Is Canada’s oil charm offensive yesterday’s news?

Canadian oil production is expected to be in a boom cycle for the next 20 years or so, fed largely by oil sands production in Alberta. Smaller players in the vast oil sands region are already making a splash with new operations while majors like TransCanada and Enbridge are quickly getting back to work following last month’s flooding. Canadian Prime Minister Stephen Harper said parts of Quebec look like a “war zone” following last weekend’s train wreck. With a fight on his hands to counter the dirty oil narrative, his administration, and those invested in the energy sector, may face more combat in the future if the oil sands engine runs out of track.

The Canadian Association of Petroleum Producers expects national oil production to hit 6.7 million barrels per day by 2030, more than double the production level from last year. North American oil production is so strong that it’s too much for existing pipeline capacity to handle. Canadian energy company Enbridge just got its pipeline services back on stream following devastating floods in oil-rich Alberta. It aims to build the mega Northern Gateway pipeline to British Columbia for energy-hungry Asian markets. On the other side of the country, Harper was forced to deal with the “war zone” left over when an oil train derailed in a Quebec town near Maine, refueling the oil debate on both sides of the border.

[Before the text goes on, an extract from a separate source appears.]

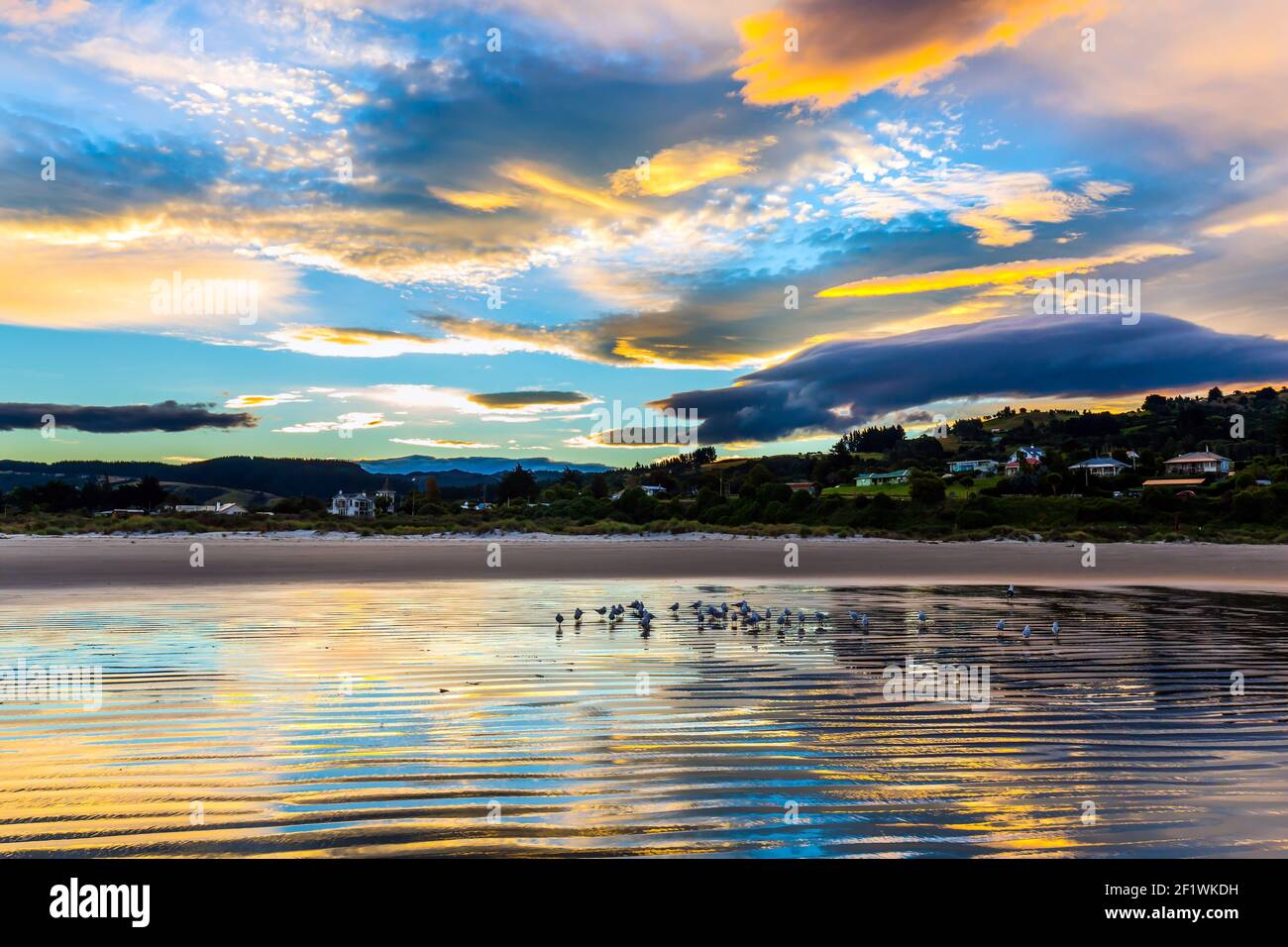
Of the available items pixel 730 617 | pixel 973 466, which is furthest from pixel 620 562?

CAPP said oil production from Alberta is expected to make up about 75 percent of the production gains through 2030. While no secret to those in the industry, oil sands production has been in the public’s eye for the past few years because of thedebate surrounding TransCanada’s planned Keystone XL pipeline from Alberta through the United States. In the shadow of giants like Enbridge and TransCanada are juniors like Aroway Energy, which said Wednesday it got the nod from the Alberta Energy Regulator to increase production from its Kirkpatrick Lake operations in the province. CEO Chris Cooper said the approval “could not have come at a better time” because oil prices are at all-time highs for the year. The boom from Alberta is such that even OPEC stood up and took notice in reporting this year.

Harper spent last month trying to woo European investors to the Canadian economy. European leaders are considering legislation that would put a black mark on Alberta’s oil sands because they’re seen as more polluting than other types of crude oil.  Canadian Natural Resources Minister Joe Oliversaid the Harper administration didn’t want its “reputation sullied” over oil sands.

Aroway in February said it had almost doubled production from 600 to more than 1,000 barrels of oil equivalent per day in quick fashion thanks to Alberta oil sands. Rival majors like Talisman Energy, however, are slashing their spending already because of higher operating costs. The U.S. oil boom in states like Texas and North Dakota, meanwhile, may leave Canadian companies in the dust. Harper, for his part, was in enemy territory in a European community already debating how it can outdo renewable energy goals it hasn’t even met yet. The mid-term outlook for even marginal players in Canadian oil sands, like Aroway, looks optimistic. The energy tides may be shifting, however, suggesting that while production may gain steam, Canada’s heavy reliance on heavy crude may run off the rail.